[Source data]

......

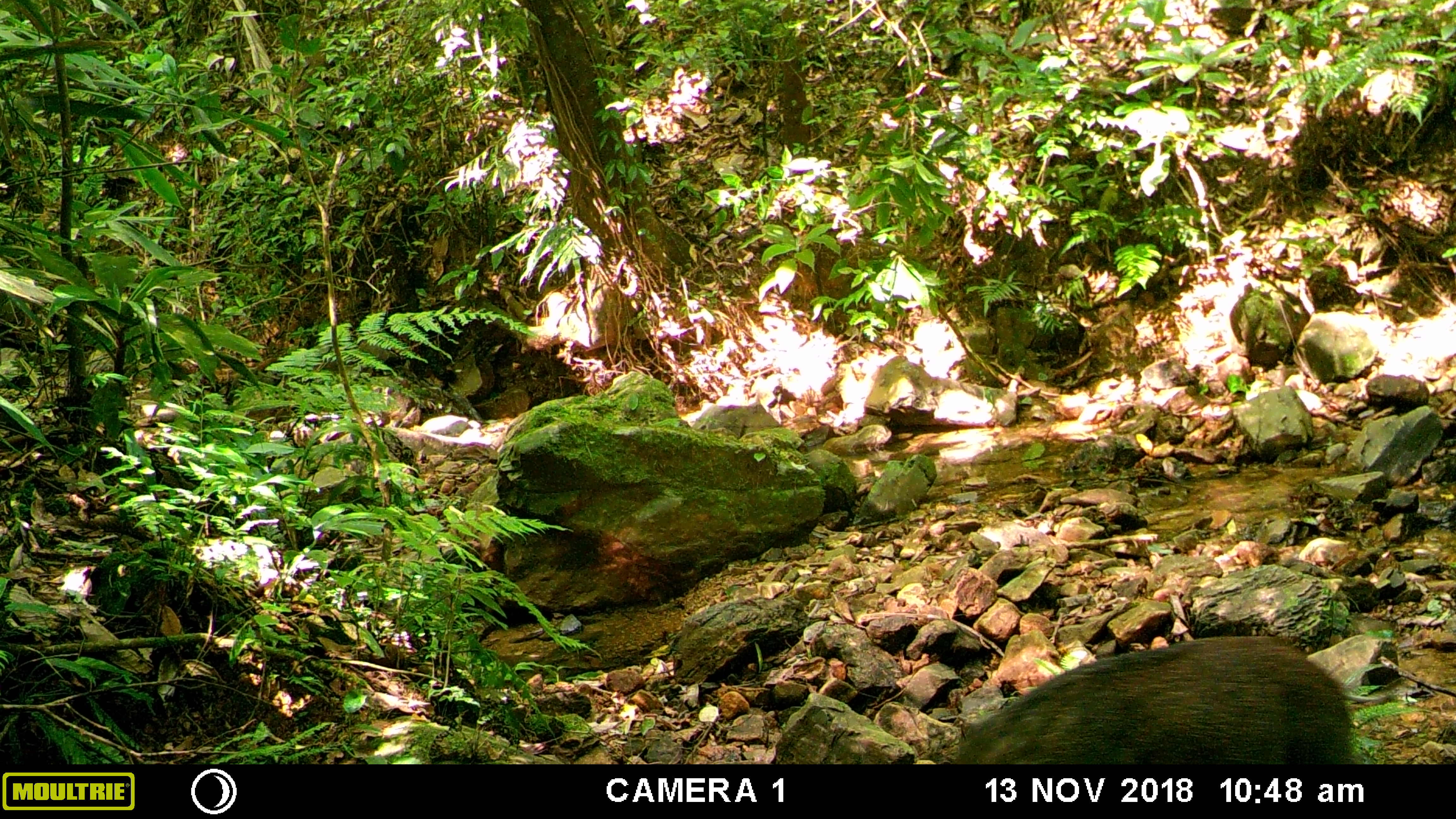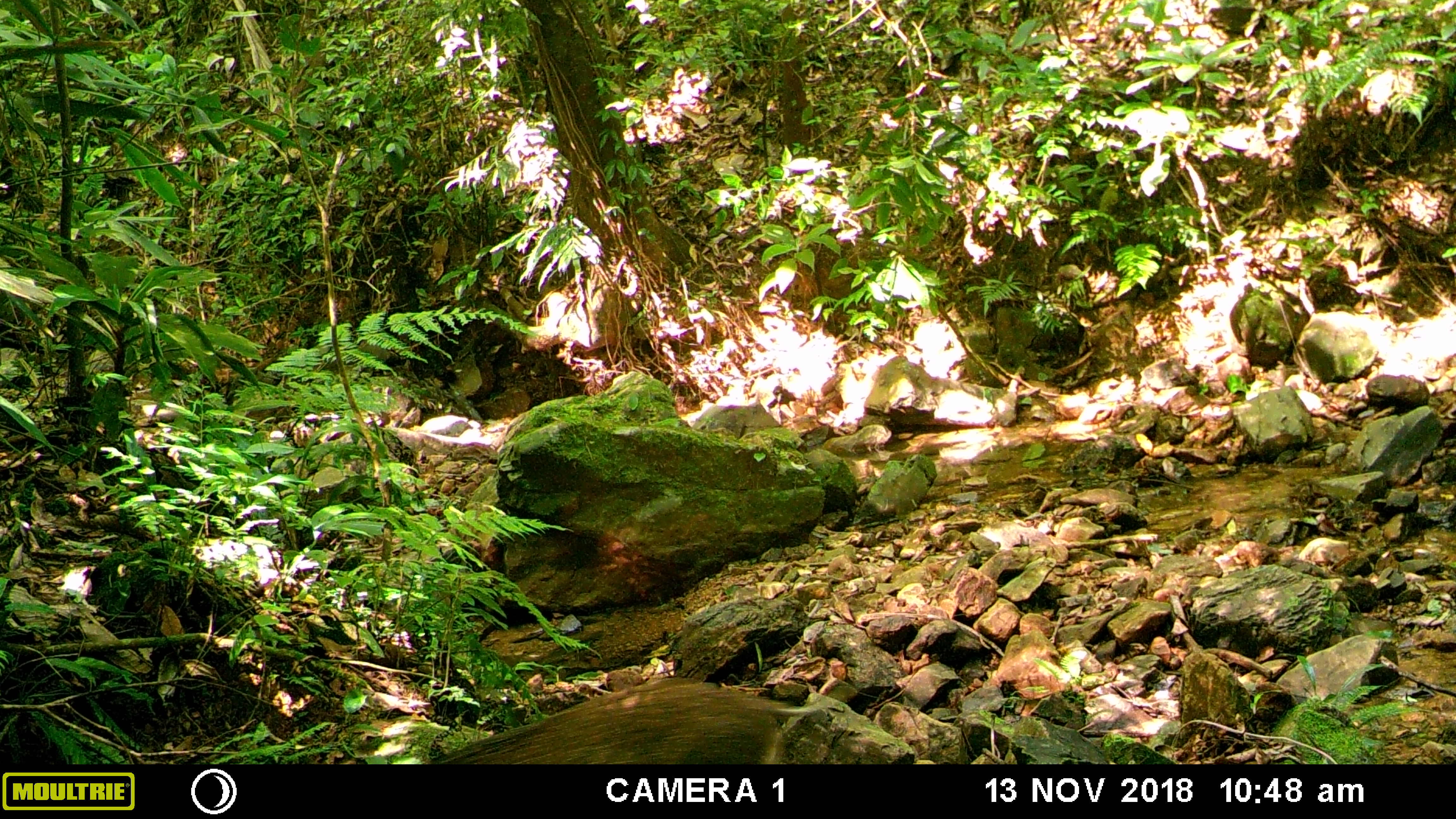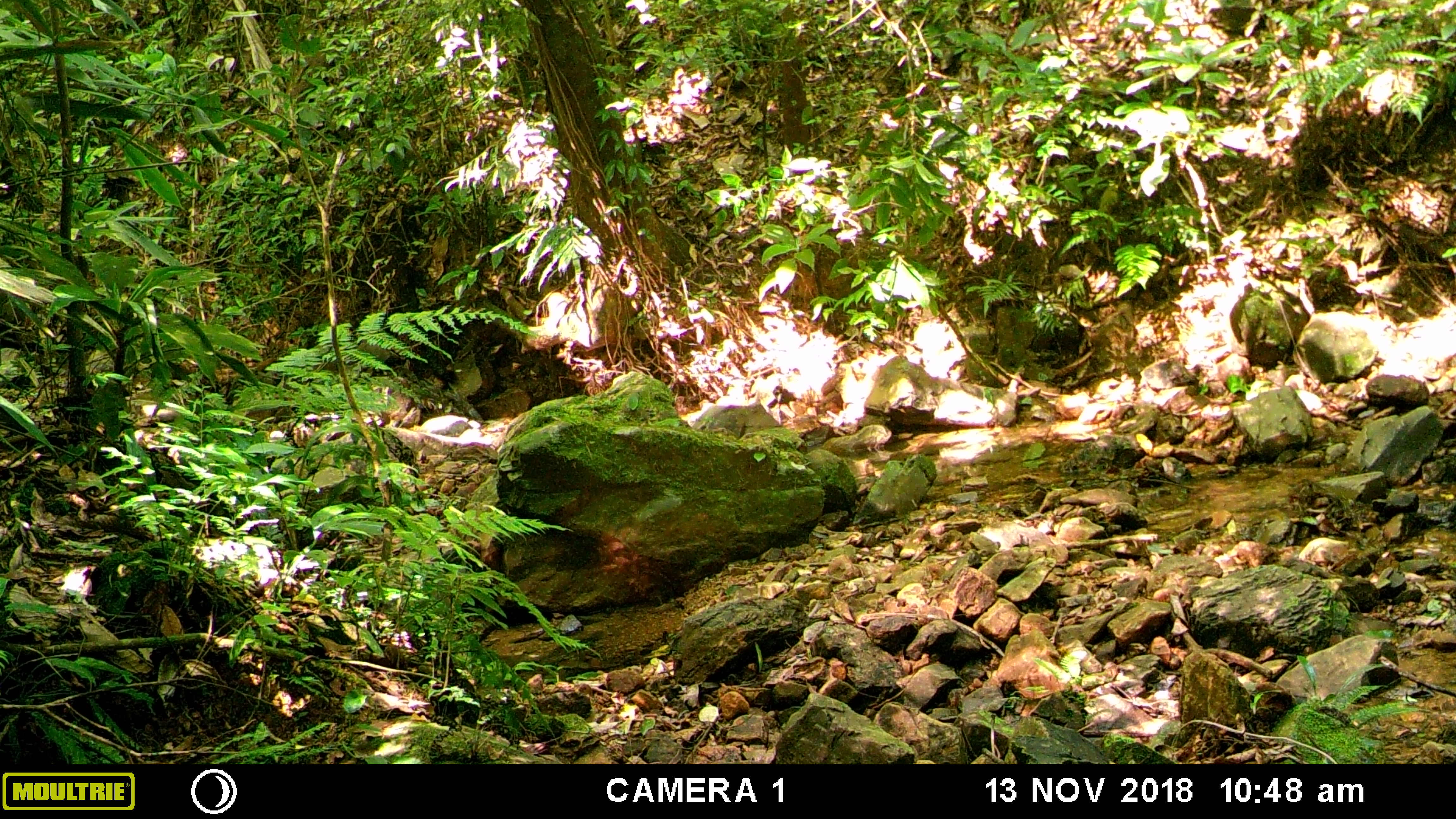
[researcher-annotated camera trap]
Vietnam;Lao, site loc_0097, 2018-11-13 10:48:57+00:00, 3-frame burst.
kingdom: Animalia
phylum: Chordata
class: Mammalia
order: Artiodactyla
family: Suidae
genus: Sus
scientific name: Sus scrofa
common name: eurasian wild pig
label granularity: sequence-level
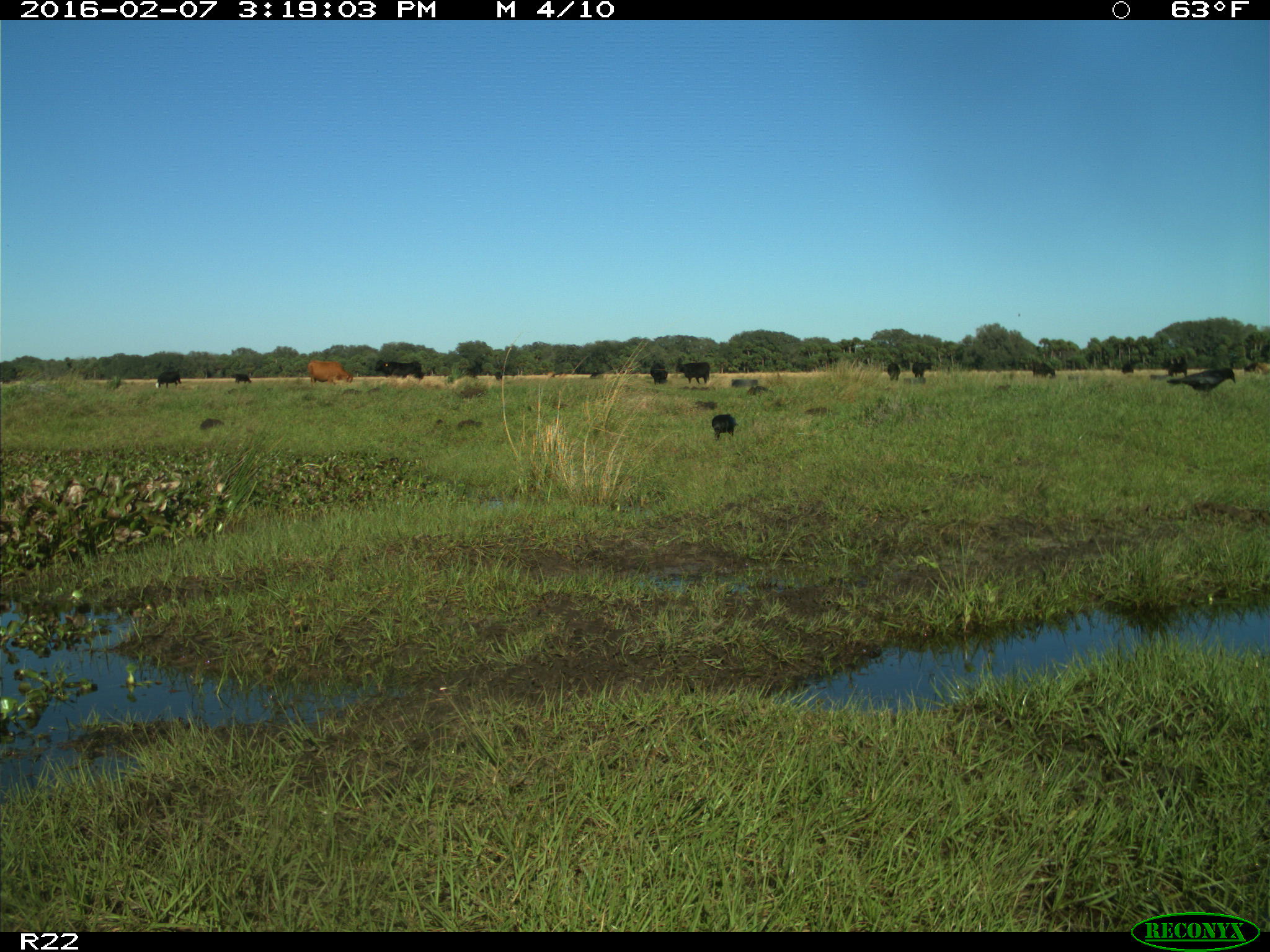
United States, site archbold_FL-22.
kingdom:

......

- Your task:
Every entry above is to be printed again exactly, pictures omitted.

- Expected output:
[researcher-annotated camera trap]
Vietnam;Lao, site loc_0097, 2018-11-13 10:48:57+00:00, 3-frame burst.
kingdom: Animalia
phylum: Chordata
class: Mammalia
order: Artiodactyla
family: Suidae
genus: Sus
scientific name: Sus scrofa
common name: eurasian wild pig
label granularity: sequence-level
United States, site archbold_FL-22.
kingdom:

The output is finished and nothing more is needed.